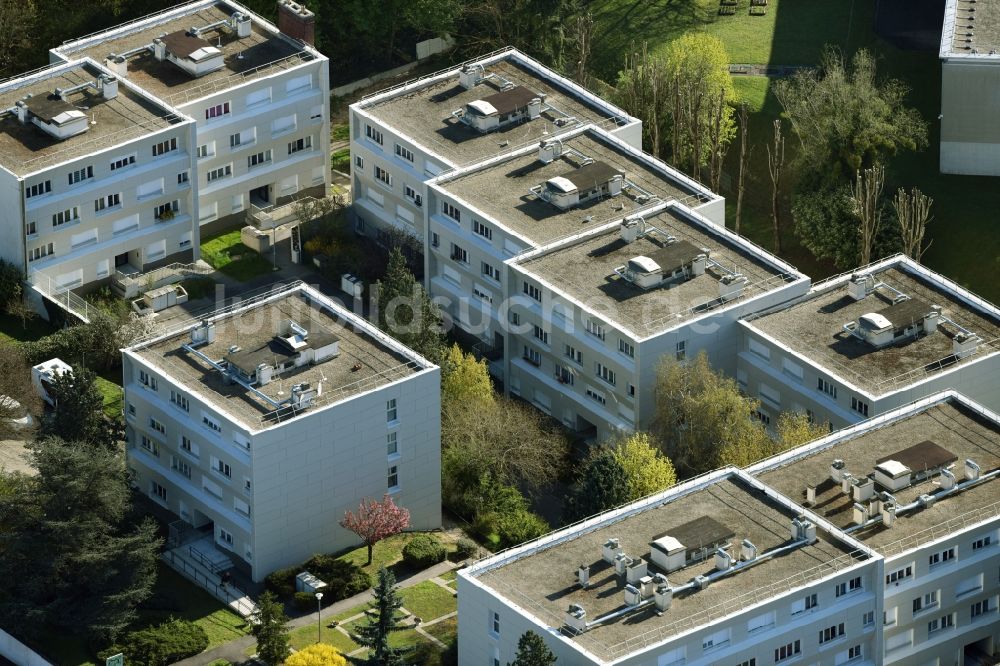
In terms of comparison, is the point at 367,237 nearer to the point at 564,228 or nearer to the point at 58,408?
the point at 564,228

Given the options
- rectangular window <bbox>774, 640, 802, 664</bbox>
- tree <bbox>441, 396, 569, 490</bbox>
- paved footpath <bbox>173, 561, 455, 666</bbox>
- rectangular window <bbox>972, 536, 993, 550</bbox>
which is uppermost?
rectangular window <bbox>972, 536, 993, 550</bbox>

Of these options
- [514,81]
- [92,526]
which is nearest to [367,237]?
[514,81]

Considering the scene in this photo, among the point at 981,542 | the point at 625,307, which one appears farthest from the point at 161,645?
the point at 981,542

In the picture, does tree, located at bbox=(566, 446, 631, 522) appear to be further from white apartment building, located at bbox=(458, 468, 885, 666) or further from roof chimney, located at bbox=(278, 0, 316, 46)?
roof chimney, located at bbox=(278, 0, 316, 46)

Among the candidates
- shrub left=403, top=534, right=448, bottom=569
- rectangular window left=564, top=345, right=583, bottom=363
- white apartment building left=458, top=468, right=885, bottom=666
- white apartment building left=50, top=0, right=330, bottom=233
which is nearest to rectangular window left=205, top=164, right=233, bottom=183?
white apartment building left=50, top=0, right=330, bottom=233

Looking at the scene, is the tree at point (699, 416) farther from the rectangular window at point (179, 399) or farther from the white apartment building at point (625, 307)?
the rectangular window at point (179, 399)

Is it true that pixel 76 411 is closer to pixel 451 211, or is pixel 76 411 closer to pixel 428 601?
pixel 428 601
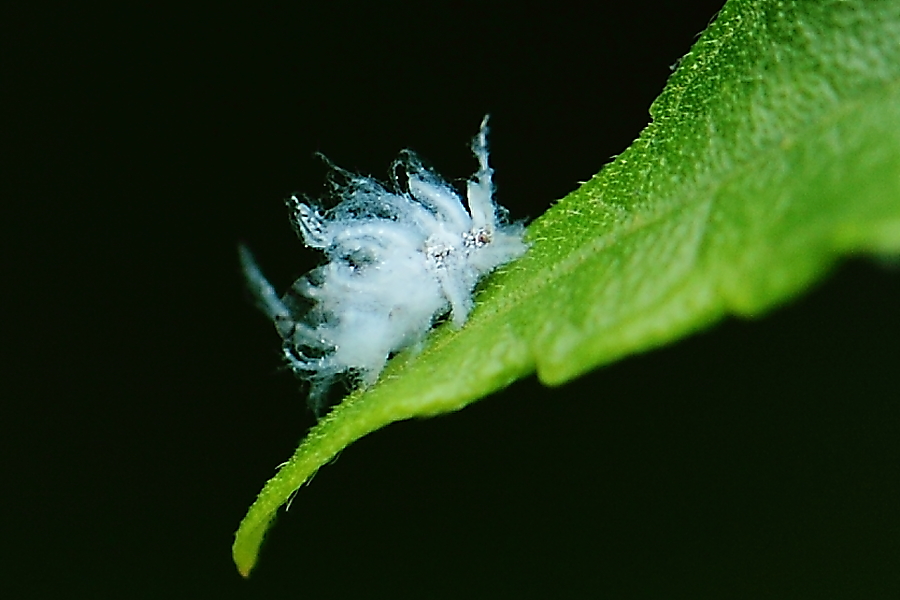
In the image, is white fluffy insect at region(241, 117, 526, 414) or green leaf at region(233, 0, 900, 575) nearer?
green leaf at region(233, 0, 900, 575)

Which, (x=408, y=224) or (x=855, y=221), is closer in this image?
(x=855, y=221)

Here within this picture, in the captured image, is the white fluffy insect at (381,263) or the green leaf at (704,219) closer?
the green leaf at (704,219)

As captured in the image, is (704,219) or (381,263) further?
(381,263)

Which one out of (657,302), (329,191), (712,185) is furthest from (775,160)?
(329,191)

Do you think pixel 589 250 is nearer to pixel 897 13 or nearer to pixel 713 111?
pixel 713 111

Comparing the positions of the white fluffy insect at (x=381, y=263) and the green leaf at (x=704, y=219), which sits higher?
the white fluffy insect at (x=381, y=263)
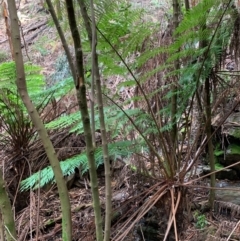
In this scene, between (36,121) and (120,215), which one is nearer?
(36,121)

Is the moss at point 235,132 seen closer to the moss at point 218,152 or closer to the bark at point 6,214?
the moss at point 218,152

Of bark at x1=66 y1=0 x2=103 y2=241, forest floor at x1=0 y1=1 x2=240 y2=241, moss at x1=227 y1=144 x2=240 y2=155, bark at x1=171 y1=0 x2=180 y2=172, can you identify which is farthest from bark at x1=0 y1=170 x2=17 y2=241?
moss at x1=227 y1=144 x2=240 y2=155

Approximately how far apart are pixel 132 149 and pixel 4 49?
6.19 m

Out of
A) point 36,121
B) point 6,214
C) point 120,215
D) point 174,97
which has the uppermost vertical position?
point 36,121

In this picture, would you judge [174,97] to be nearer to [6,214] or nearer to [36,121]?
[36,121]

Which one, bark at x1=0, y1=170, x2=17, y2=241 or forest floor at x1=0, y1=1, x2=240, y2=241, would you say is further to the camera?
forest floor at x1=0, y1=1, x2=240, y2=241

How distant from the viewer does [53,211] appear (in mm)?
Answer: 2469

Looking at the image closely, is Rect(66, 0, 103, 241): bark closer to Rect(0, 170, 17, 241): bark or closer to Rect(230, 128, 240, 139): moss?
Rect(0, 170, 17, 241): bark

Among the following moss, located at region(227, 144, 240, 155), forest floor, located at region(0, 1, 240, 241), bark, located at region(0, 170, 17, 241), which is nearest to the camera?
bark, located at region(0, 170, 17, 241)

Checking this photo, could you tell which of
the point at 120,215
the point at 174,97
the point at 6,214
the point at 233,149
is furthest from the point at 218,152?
the point at 6,214

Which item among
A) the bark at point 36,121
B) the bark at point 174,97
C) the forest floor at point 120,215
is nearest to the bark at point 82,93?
the bark at point 36,121

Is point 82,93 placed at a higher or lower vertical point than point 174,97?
higher

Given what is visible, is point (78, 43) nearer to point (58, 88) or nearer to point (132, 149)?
point (132, 149)

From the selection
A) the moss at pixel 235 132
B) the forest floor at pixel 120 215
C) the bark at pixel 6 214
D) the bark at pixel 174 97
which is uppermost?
the bark at pixel 174 97
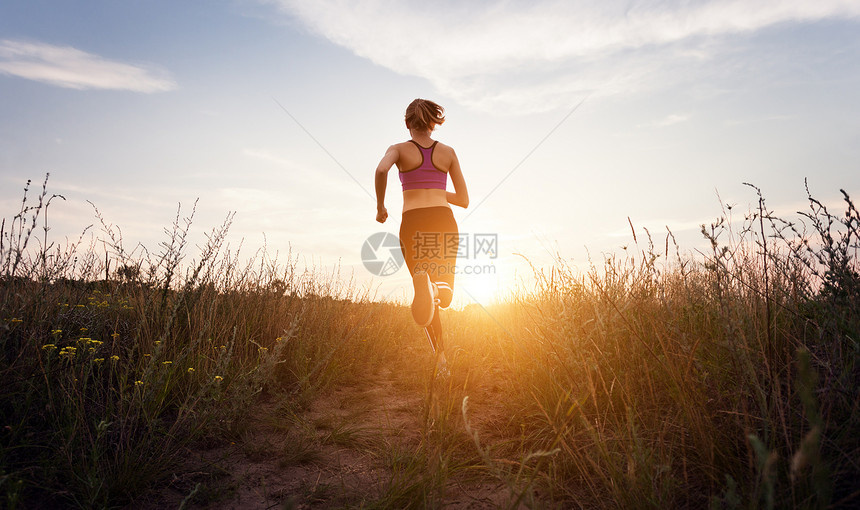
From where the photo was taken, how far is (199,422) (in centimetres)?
254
= = = = =
TASK BRIEF — Rewrite the items above with "shrub" changed to "bush" and every other word left as it is. Omit the pictures from your version.

RESPONSE TO THE EXERCISE —
In terms of comparison, is the point at 367,237 nearer to the point at 564,228 or nearer to the point at 58,408?
the point at 564,228

Given the options
- rectangular window <bbox>774, 640, 802, 664</bbox>
- tree <bbox>441, 396, 569, 490</bbox>
- paved footpath <bbox>173, 561, 455, 666</bbox>
- rectangular window <bbox>972, 536, 993, 550</bbox>
which is uppermost?
rectangular window <bbox>972, 536, 993, 550</bbox>

Of these options
- [514,81]
- [92,526]
which is nearest to [367,237]?
[514,81]

Considering the scene in this photo, among the point at 981,542 | the point at 625,307, which one appears farthest from the point at 161,645?
the point at 981,542

In the picture, does tree, located at bbox=(566, 446, 631, 522) appear to be further from white apartment building, located at bbox=(458, 468, 885, 666) or further from roof chimney, located at bbox=(278, 0, 316, 46)?
roof chimney, located at bbox=(278, 0, 316, 46)

Among the candidates
- bush left=403, top=534, right=448, bottom=569
- rectangular window left=564, top=345, right=583, bottom=363
- white apartment building left=458, top=468, right=885, bottom=666
- white apartment building left=50, top=0, right=330, bottom=233
which is nearest to rectangular window left=205, top=164, right=233, bottom=183?
white apartment building left=50, top=0, right=330, bottom=233

Looking at the scene, is the tree at point (699, 416) farther from the rectangular window at point (179, 399) or farther from the white apartment building at point (625, 307)?
the rectangular window at point (179, 399)

Is it true that pixel 76 411 is closer to pixel 451 211, or is pixel 76 411 closer to pixel 428 601?
pixel 428 601
In the image, is white fluffy insect at region(241, 117, 526, 414) or green leaf at region(233, 0, 900, 575) nearer?
green leaf at region(233, 0, 900, 575)

Which, (x=408, y=224) or (x=855, y=221), is closer in this image?
(x=855, y=221)

Here within this picture, in the captured image, is the white fluffy insect at (381,263) or the green leaf at (704,219) closer?
the green leaf at (704,219)

As captured in the image, is (704,219) or (381,263) further?
(381,263)

Which one out of (657,302), (329,191), (712,185) is furthest from (775,160)?
(329,191)

Do you think pixel 589 250 is nearer to pixel 897 13 or nearer to pixel 713 111?
pixel 713 111

Comparing the positions of the white fluffy insect at (x=381, y=263) and the green leaf at (x=704, y=219), which sits higher?
the white fluffy insect at (x=381, y=263)
In this scene, between (36,121) and (120,215), which one is nearer?
(36,121)

Is the moss at point 235,132 seen closer to the moss at point 218,152 or closer to the bark at point 6,214?
the moss at point 218,152

Of bark at x1=66 y1=0 x2=103 y2=241, forest floor at x1=0 y1=1 x2=240 y2=241, moss at x1=227 y1=144 x2=240 y2=155, bark at x1=171 y1=0 x2=180 y2=172, can you identify which is farthest from bark at x1=0 y1=170 x2=17 y2=241?
moss at x1=227 y1=144 x2=240 y2=155

Approximately how far apart are pixel 132 149 and pixel 4 49?
6.19 m

Out of
A) point 36,121
B) point 6,214
C) point 120,215
D) point 174,97
which has the uppermost vertical position?
point 36,121

In this picture, would you judge [174,97] to be nearer to [6,214] or nearer to [36,121]?
[36,121]

Which one, bark at x1=0, y1=170, x2=17, y2=241 or forest floor at x1=0, y1=1, x2=240, y2=241, would you say is further to the camera?
forest floor at x1=0, y1=1, x2=240, y2=241

How distant from the viewer does [53,211] appear (in mm)?
Answer: 2469

Looking at the image closely, is Rect(66, 0, 103, 241): bark closer to Rect(0, 170, 17, 241): bark or closer to Rect(230, 128, 240, 139): moss?
Rect(0, 170, 17, 241): bark

Among the following moss, located at region(227, 144, 240, 155), forest floor, located at region(0, 1, 240, 241), bark, located at region(0, 170, 17, 241), which is nearest to the camera?
bark, located at region(0, 170, 17, 241)

Checking this photo, could you tell which of
the point at 120,215
the point at 174,97
the point at 6,214
the point at 233,149
is furthest from the point at 218,152?
the point at 6,214

Which item among
A) the bark at point 36,121
B) the bark at point 174,97
C) the forest floor at point 120,215
is nearest to the bark at point 82,93?
the bark at point 36,121

Is point 82,93 placed at a higher or lower vertical point than point 174,97?
higher

Given what is visible, is point (78, 43) nearer to point (58, 88) or nearer to point (132, 149)?
point (132, 149)

From the selection
A) the moss at pixel 235 132
B) the forest floor at pixel 120 215
C) the bark at pixel 6 214
D) the bark at pixel 174 97
which is uppermost?
the bark at pixel 174 97
From where the photo was taken, how far is (199,422) (in centimetres)?
254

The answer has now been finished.